Sie erhob sich von dem Schemel und strich mit der Hand über das glatte Holz der Zeus-und-Tintenfisch-Schnitzerei. Ihr Blick fiel auf das griechische Wörterbuch, das neben der Schnitzerei stand. Allison hatte ihrem Vater das Wörterbuch für den Fall gekauft, dass mal ein Kunde in den Laden käme, der tatsächlich Griechisch sprechen konnte. Ihr Vater hatte das Buch aber bloß hier in dem Lagerraum verstaut. Allison ging ein Licht auf.

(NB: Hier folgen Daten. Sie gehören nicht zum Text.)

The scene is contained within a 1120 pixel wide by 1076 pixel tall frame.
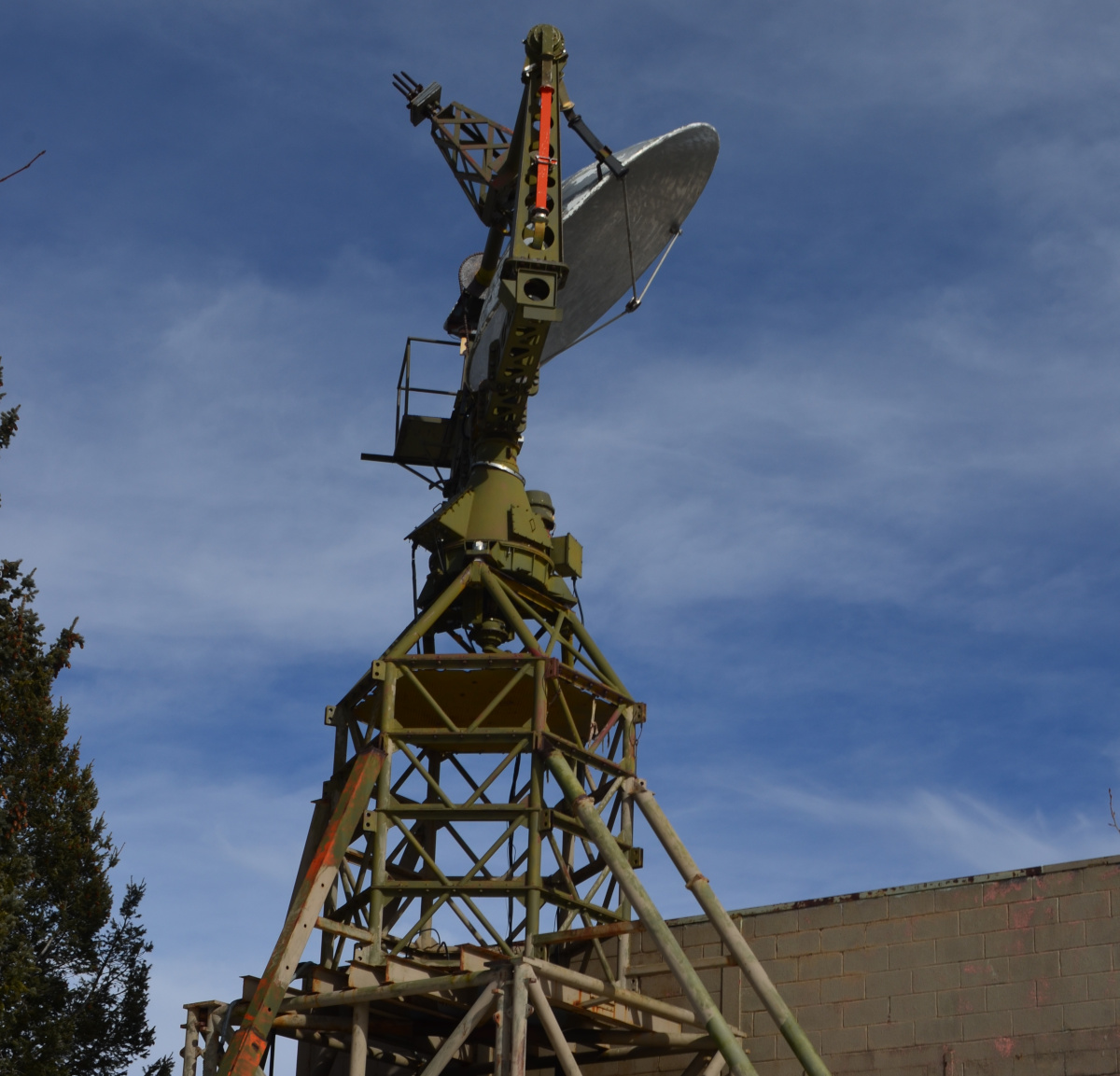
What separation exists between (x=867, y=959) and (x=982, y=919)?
55.9 inches

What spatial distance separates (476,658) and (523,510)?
263 centimetres

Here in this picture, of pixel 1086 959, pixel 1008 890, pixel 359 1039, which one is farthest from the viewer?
pixel 1008 890

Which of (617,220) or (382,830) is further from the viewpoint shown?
(617,220)

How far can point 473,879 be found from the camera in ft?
58.1

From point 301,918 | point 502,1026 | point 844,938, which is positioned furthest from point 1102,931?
point 301,918

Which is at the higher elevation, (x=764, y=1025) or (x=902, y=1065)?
(x=764, y=1025)

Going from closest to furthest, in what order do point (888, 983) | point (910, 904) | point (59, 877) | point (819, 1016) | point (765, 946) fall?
point (888, 983)
point (910, 904)
point (819, 1016)
point (765, 946)
point (59, 877)

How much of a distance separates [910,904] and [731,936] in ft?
7.58

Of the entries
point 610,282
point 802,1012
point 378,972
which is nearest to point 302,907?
point 378,972

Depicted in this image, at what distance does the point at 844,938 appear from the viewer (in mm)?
18594

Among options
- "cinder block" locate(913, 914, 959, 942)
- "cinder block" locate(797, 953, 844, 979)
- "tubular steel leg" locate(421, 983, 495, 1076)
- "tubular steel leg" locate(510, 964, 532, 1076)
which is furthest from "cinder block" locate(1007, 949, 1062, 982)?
"tubular steel leg" locate(421, 983, 495, 1076)

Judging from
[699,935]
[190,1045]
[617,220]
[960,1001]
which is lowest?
[190,1045]

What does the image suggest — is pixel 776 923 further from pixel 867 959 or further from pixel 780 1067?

Obwohl Radello vielleicht ein paar Brocken Griechisch sprechen konnte, war er ebensowenig in der Lage Griechisch zu lesen, wie er zum Mond fliegen konnte.
Geschweige denn kochen.
Sie klappte das Wörterbuch bei »Hilfe, bitten um« auf. In Griechisch stand dort »Εητώ βοήδεια«. Sie schnappte sich einen Block mit Bestellformularen und einen Stift und kritzelte den Begriff auf den obersten Papierbogen. Sie suchte das Wort »Göttin«, fand aber nur »Gott«.
»Na klasse«, murrte sie, »nun sparen sie auch schon bei den Wörterbüchern.«
Dann fand sie die Worte für »weiblich« und »Geist«, und schrieb sie neben ihren Hilferuf.
»Εητώ βοήδεια πνεύμα δηλμχός.«
Mit leiser Stimme flüsterte sie: »Hilf mir, Göttin.«
Es klang absolut lächerlich. Schließlich handelte es sich bei den Göttern und Göttinnen um jene behämmerten Figuren, die sie auf die Wände des Speisesaals gemalt hatte. Wirkliche Götter oder Göttinnen gab es nicht.
Oder gab es sie doch?
Allison schüttelte ein Tischtuch aus und hängte es sich wie eine griechische Toga um. Aus Olivenbüchsen, Knoblauch-Mixbechern und ein paar getrockneten Feigenblättern formte sie einen Kreis, in den sie sich stellte, den Stapel Papierbögen zur Decke hoch haltend. »Hilf mir, Göttin«, bat sie mit fester Stimme. »Ist mir vollkommen schnurz, welche Göttin du bist. Nur hilf mir.« Sie kicherte und hörte auf.
Sie war griechischer Abstammung. Das hier waren die Gottheiten ihrer Kultur. Warum sollte ich sie nicht ernst nehmen? Einen Versuch war es wert. Und selbst wenn es nicht funktionierte, hätte niemand eine Ahnung davon, wie lächerlich sie sich hier gemacht hatte.
Sie senkte ihren Kopf und schloss ihre Augen. Sie verlangsamte ihre Atmung, konzentrierte jeden Muskel und jeden Nerv in ihrem Körper auf die Bitte, die sie erhob.
»Hilf mir, Göttin.«
Hilf mir, hilf mir, hilf mir, hilf mir.
Sie wartete und horchte. In der Küche war ihr Vater damit beschäftigt, Pfannen hin und her zu scheppern.
Hilf mir, hilf mir, hilf mir, hilf mir.
Und dann war da auf einmal etwas. Kühle, nach Rosen duftende Luft, die sie kurz liebkoste. Das Papier in ihrer Hand erzitterte. Doch das war schon alles. Keine gespenstische Erscheinung, die einen Lorbeerkranz trug und frohe Kunde brachte, weit und breit in Sicht.
Allison wartete und lauschte.
Aber da war gar nichts - wenn es da soeben überhaupt einen Luftzug gegeben hatte. »Göttin?«, flüsterte sie. Sie kam sich schlagartig wieder dämlich vor.
Doch die einzig wahrnehmbare Stimme war die ihres Vaters, der um Hilfe rief, weil ihm gerade ein Tablett mit Pasteten heruntergefallen war.
Allison schälte sich aus dem Tischtuch heraus, stellte die Büchsen wieder an ihren Platz und lief zur Küche.